++++ Bacaan yang Disediakan

ADSENSE HERE!
Wadhih Ad Dalalah
BAB
II
PEMBAHASAN
A.
Lafadz Dari Segi Kejelasan Artinya
Secara garis besar, lafadz dari segi kejelasan artinya terbagi
menjadi dua macam:
a.
Lafadz
yang telah terang artinya dan jelas penunjukannya terhadap makna yang dimaksud,
sehingga atas dasar kejelasan itu beban hukum dapat ditetapkan tanpa memerlukan
lagi penjelasan dari luar.
b.
Lafadz
yang belum terang artinyadan belum jelas penunjuknnya terhadapa makna yang
dimaksud kecuali adanya penjelasan dari luar lafadz tersebut.
1.
Lafadz Yang Terang Artinya
Lafadz yang terang artinya terbagi menjadi empat tingkatan yang
kekuatan dari segi kejelasan berbeda. Hal ini dapat dikategorikan kedalam
jelas, lebih jelas, sangat jelas dan paling jelas.[1] Para
ulama berbeda pendapat dalam mengatasi tingkatan dilalah lafadz dari
segi kejelasan artinya. Dalam hal ini, dapat di bagi dalam dua kelompok.
Golongan pertama, yaitu golongan Hanafiyah yang membagi lafadz dari segi
kejelasan terhadap makna dalam empat bagian, yaitu zhahir, nash, mufassar
dan muhkam. Sedangkan dari segi ketidakjelasannya mereka membagi menjadi
empat macam pula, yaitu khafi, musykil, mujmal dan mutasyabih.
Golongan kedua yaitu jumhur dari kalangan mutakallimin yang
dipelopori oleh Asy-Syafi’i yang membagi lafadz dari segi kejelasannya menjadi
dua macam yaitu zhahir dan nash. Kedua bentuk lafadz ini disebut kalam mubayyan.

++++++++
++++ Data yang Diberikan

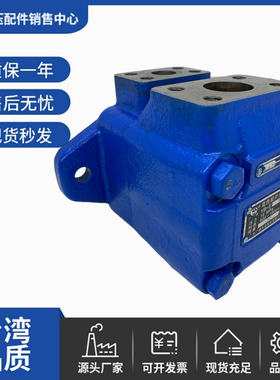广液牌高压叶片油泵YB-E32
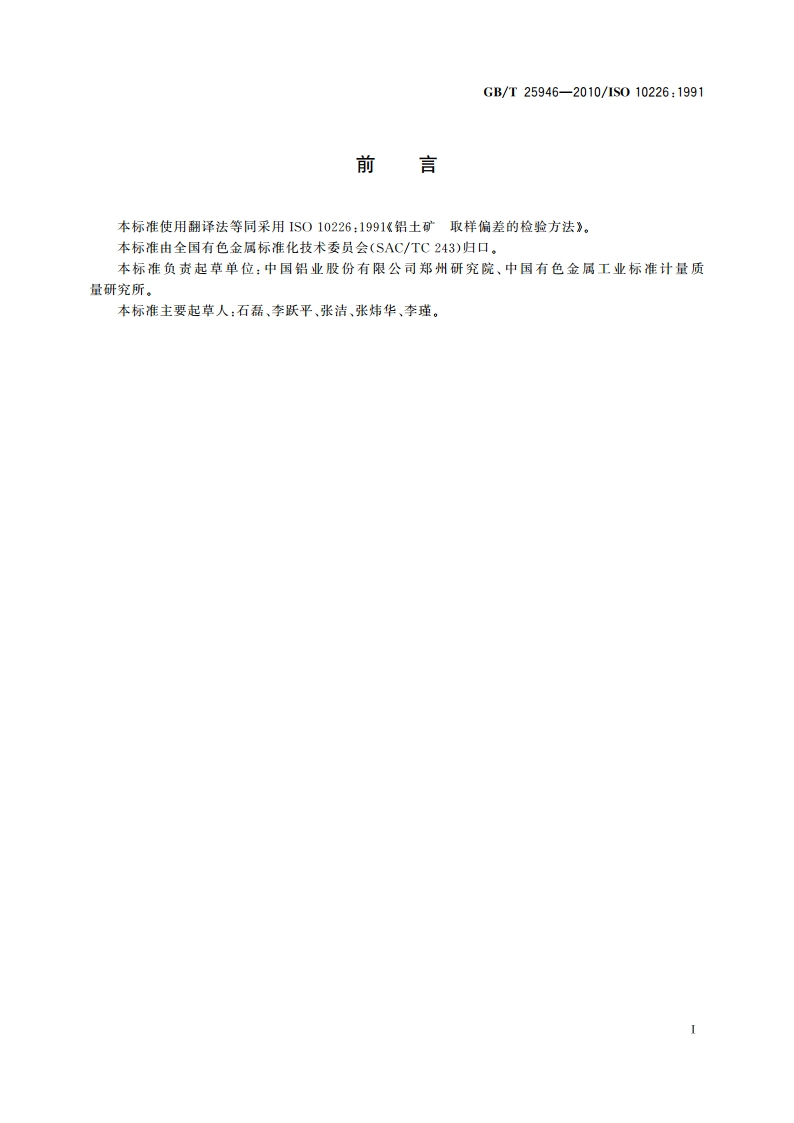 铝土矿 取样偏差的检验方法 GBT 25946-2010.pdf_第2页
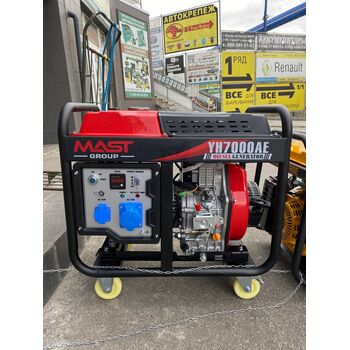 Дизельний генератор 5.0 кВт з AVR, 230V, MAST GROUP YH7000AE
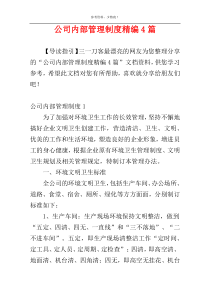 公司内部管理制度精编4篇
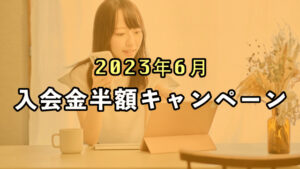 [2023年6月も継続] 入会金半額キャンペーンのお知らせ
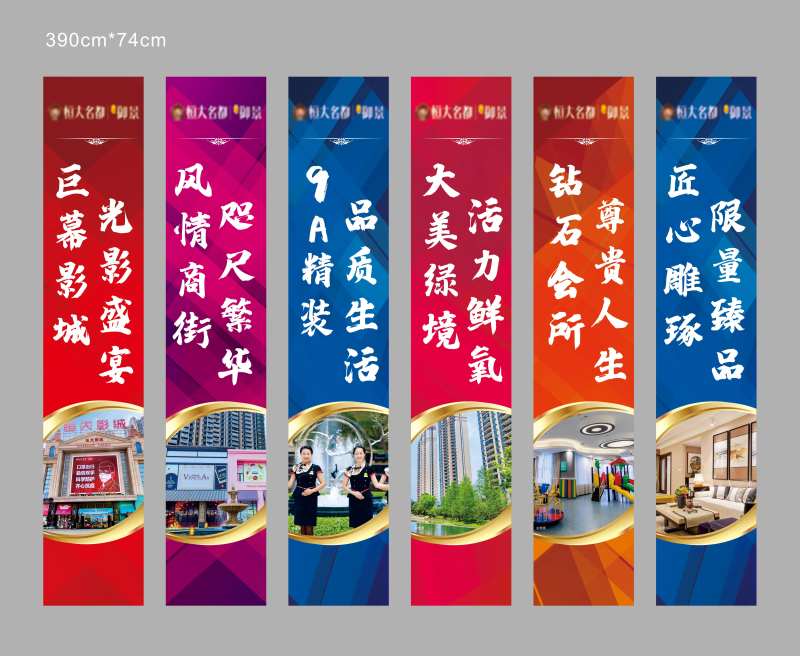 地产春季室外道旗-采灵感-cailinggan.com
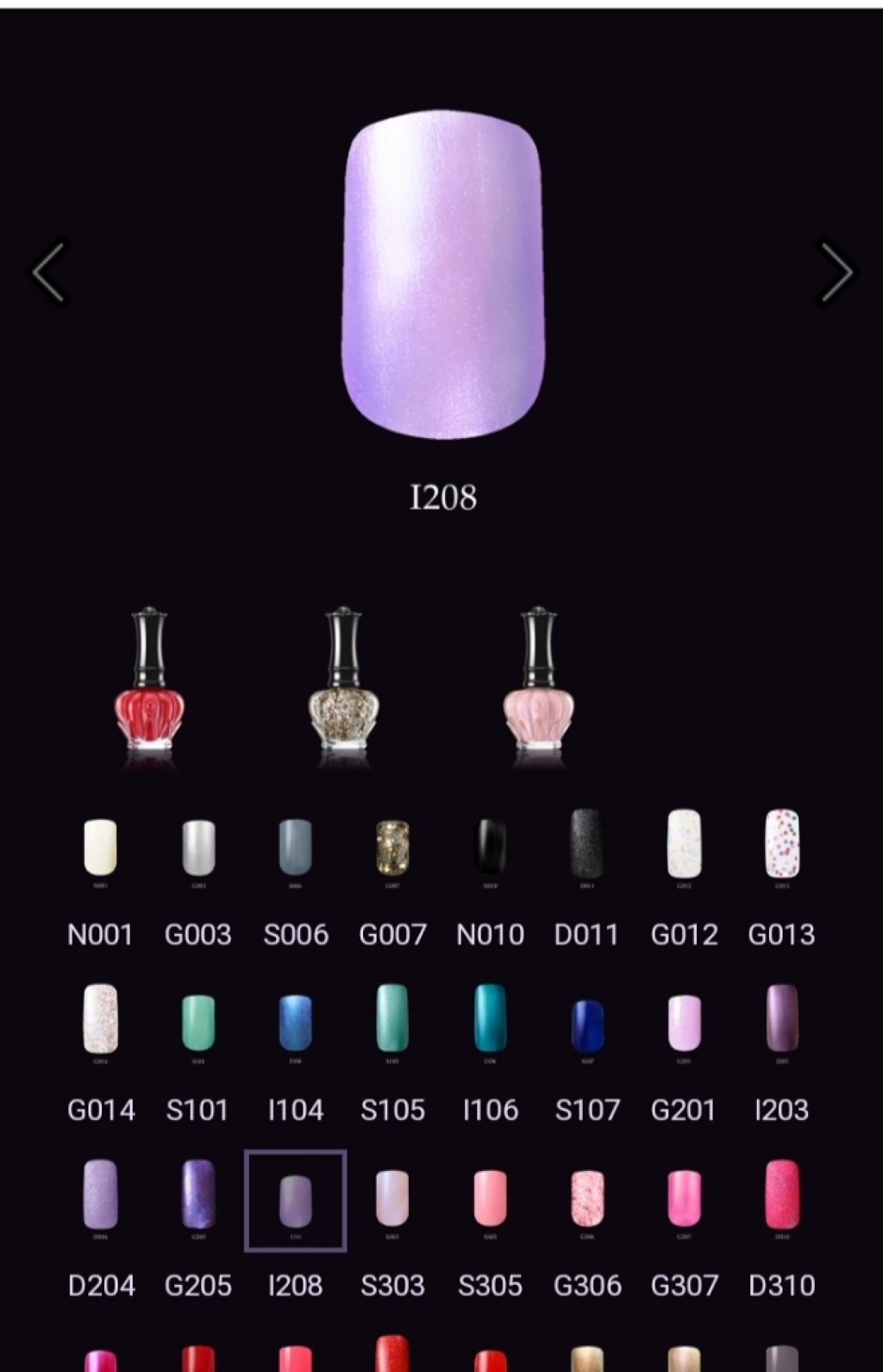 ネイルカラー A/ANNA SUI/マニキュアを使ったクチコミ（2枚目）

++++++++

Berdasarkan Informasi:
**a.** Jawab pertanyaan berikut dari teks tentang kejelasan lafadz.
(i) Secara garis besar, lafadz dari segi kejelasan artinya terbagi menjadi berapa macam?
(ii) Menurut golongan Hanafiyah, apa saja empat macam lafadz dari segi ketidakjelasannya?
(iii) Menurut golongan kedua, zhahir dan nash disebut apa?
**b.** Tolong lanjutkan teks tentang kejelasan lafadz, mulai setelah kalimat terakhirnya.

Jawaban Latihan:
**a.**
(i) Dua macam.
(ii) Khafi, musykil, mujmal dan mutasyabih.
(iii) Kalam mubayyan.

**b.**
Sedangkan dari segi ketidakjelasannya dibagi menjadi dua macam yaitu mujmal dan mutasyabih.[2]
Bertolak dari adanya perbedaan perbedaan pendapat dari para ulama
tersebut, efek perbedaan ini akan kelihatan ketika terjadi pertentangan.
Berikut ini akan kita uraikan penjelasan tentang keempat tingkatan lafadz
tersebut.
a.
Zhahir (الظاهر )
Al-Bazdawi memberikan
definisi tentang zhahir sebagai berikut:
اسم لكلّ كلام ظهر المرادبه للسّامع
بصىيغته
Artinya : “suatu nama bagi seluruh
perkataan yang jelas maksudnya bagi pendengar, melalui bentuk lafadz itu
sendiri.”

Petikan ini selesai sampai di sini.